§ Given problem A: According to the abstract on upscaled reservoir models, which high-dimensional regression method does the framework use to model error?

§ Source extract:

## begin

The use of upscaled models is attractive in many-query applications that require a large number of simulation runs, such as uncertainty quantification and optimization. Highly coarsened models often display error in output quantities of interest, e.g., phase production and injection rates, so the direct use of these results for quantitative evaluations and decision making may not be appropriate. In this work, we introduce a machine-learning-based post-processing framework for modeling the error in coarse-model results in the context of uncertainty quantification. Coarse-scale models are constructed using an accurate global single-phase transmissibility upscaling procedure. The framework entails the use of high-dimensional regression (random forest in this work) to model error based on a number of error indicators or features. Many of these features are derived from approximations of the subgrid effects neglected in the coarse-scale saturation equation. These features are identified through volume averaging, and they are generated by solving a fine-scale saturation equation with a constant-in-time velocity field. Our approach eliminates the need for the user to hand-design a small number of informative (relevant) features. The training step requires the simulation of some number of fine and coarse models (in this work we perform either 10 or 30 training simulations), followed by construction of a regression model for each well. Classification is also applied for production wells. The methodology then provides a correction at each time step, and for each well, in the phase production and injection rates. Results are presented for two- and three-dimensional oil–water systems. The corrected coarse-scale solutions show significantly better accuracy than the uncorrected solutions, both in terms of realization-by-realization predictions for oil and water production rates, and for statistical quantities important for uncertainty quantification, such as P10, P50, and P90 predictions.

## end

§ Records:

## begin

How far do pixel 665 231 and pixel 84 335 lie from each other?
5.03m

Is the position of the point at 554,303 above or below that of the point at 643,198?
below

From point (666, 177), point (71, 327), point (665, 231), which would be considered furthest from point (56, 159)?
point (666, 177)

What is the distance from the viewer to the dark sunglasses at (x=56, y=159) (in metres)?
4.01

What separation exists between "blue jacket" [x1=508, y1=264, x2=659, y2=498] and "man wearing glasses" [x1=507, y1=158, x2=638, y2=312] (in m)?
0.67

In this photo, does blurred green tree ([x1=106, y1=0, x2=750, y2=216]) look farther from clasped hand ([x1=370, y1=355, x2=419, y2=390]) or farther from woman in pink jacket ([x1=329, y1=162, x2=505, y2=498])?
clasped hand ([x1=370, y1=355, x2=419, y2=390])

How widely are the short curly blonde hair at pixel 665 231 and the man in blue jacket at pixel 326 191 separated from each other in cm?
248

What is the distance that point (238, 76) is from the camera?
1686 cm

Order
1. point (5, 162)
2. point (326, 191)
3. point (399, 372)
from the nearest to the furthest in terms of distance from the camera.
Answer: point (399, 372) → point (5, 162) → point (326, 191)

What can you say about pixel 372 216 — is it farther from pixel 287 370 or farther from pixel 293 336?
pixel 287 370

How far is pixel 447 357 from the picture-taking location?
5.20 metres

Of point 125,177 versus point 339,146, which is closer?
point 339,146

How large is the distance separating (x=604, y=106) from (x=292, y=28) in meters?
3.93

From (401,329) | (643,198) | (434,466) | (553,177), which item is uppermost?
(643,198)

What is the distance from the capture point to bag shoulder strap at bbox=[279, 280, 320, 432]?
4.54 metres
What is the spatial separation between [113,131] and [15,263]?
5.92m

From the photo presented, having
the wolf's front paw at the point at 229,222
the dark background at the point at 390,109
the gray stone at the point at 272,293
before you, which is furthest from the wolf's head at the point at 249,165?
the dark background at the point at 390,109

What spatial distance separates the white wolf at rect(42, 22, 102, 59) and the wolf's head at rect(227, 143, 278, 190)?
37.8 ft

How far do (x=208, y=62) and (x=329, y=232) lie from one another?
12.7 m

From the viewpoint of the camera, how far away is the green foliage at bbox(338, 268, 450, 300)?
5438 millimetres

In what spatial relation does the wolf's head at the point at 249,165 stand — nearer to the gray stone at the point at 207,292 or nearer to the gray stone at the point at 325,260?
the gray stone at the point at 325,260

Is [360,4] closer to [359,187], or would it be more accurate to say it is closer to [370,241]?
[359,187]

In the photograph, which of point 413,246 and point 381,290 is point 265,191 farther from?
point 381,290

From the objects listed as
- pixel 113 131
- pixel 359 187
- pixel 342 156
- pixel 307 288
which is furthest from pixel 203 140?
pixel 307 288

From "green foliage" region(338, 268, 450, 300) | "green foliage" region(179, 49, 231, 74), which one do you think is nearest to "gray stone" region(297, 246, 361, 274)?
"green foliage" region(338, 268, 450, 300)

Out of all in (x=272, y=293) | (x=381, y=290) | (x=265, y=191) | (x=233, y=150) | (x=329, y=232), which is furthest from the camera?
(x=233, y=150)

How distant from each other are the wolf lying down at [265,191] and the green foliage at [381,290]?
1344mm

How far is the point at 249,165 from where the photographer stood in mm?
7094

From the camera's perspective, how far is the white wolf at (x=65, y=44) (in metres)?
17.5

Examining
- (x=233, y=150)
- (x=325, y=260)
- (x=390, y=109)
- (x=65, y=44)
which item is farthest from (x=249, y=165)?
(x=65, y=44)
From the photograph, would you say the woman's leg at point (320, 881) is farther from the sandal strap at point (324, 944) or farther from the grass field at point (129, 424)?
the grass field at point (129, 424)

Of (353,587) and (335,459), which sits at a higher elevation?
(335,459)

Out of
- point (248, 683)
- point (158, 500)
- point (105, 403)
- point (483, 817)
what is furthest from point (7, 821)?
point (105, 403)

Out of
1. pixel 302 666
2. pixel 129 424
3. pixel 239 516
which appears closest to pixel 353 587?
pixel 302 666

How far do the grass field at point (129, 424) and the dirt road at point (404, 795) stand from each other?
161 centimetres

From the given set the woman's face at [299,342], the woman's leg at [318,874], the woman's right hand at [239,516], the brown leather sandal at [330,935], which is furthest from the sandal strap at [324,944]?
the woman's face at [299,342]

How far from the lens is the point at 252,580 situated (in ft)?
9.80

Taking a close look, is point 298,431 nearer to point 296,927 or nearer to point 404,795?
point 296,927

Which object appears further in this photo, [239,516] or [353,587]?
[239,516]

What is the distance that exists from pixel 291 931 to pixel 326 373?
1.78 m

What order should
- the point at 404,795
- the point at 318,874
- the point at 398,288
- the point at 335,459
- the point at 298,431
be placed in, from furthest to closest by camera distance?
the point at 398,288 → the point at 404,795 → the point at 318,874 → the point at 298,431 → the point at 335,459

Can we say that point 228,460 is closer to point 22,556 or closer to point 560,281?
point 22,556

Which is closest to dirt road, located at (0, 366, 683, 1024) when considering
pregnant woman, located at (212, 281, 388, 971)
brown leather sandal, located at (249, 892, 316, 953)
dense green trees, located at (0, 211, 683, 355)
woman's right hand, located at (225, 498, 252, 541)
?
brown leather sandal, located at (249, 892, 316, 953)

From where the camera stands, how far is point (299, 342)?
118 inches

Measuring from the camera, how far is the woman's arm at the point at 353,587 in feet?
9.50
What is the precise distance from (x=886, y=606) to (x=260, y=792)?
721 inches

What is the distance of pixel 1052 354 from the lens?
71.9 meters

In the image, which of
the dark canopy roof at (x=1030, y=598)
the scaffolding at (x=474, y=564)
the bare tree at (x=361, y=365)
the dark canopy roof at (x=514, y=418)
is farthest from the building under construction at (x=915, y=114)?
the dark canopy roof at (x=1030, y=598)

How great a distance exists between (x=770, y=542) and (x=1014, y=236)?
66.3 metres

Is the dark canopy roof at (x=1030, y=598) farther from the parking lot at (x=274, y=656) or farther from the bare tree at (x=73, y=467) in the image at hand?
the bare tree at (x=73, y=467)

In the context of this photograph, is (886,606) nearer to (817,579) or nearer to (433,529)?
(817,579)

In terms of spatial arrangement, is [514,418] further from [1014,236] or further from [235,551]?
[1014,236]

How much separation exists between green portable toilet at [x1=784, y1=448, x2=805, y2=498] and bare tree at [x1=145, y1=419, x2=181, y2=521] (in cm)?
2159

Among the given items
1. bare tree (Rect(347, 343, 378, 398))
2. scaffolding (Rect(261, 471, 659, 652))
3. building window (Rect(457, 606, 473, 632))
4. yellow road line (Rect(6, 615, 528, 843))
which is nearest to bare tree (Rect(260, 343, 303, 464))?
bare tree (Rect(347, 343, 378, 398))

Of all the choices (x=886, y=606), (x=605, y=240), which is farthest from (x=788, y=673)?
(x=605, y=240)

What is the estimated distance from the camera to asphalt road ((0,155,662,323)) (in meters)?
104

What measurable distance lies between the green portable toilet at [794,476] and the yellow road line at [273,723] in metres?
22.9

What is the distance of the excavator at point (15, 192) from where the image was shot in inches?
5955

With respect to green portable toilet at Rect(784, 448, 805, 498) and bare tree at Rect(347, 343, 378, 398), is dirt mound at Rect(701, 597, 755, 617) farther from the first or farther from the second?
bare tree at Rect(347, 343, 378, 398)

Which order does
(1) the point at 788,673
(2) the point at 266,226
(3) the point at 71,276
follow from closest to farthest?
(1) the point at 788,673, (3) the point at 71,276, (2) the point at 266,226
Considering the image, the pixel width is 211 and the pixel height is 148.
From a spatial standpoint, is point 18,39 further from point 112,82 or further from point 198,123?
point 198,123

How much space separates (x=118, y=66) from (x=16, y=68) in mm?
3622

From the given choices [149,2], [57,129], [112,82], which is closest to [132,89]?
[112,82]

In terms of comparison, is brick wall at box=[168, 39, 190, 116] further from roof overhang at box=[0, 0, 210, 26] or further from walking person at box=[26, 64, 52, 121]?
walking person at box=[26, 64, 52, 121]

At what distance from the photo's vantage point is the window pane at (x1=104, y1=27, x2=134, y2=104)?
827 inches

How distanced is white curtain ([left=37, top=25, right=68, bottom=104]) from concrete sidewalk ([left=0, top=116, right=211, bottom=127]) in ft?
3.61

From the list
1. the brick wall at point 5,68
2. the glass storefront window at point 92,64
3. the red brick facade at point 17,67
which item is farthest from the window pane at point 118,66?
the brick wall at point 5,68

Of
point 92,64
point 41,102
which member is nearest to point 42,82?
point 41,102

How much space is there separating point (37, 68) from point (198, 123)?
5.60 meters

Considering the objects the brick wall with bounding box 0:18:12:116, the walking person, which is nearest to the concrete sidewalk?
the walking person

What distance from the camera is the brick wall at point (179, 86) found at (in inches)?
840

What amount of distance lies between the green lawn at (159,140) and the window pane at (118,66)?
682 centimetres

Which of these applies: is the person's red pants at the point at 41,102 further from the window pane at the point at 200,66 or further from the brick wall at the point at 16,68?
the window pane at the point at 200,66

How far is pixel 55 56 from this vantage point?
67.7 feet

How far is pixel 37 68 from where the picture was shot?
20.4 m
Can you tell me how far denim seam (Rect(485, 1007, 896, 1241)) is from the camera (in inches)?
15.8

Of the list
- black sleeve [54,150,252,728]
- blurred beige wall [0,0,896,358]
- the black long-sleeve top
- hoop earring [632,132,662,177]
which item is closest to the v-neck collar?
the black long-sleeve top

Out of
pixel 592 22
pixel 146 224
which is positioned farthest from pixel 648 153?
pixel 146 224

## end

§ Given problem B: Report how many lines of the listing contain the string "concrete", counting case-sensitively, and give only the number.

§ Written response A: Random forest.

§ Written response B: 2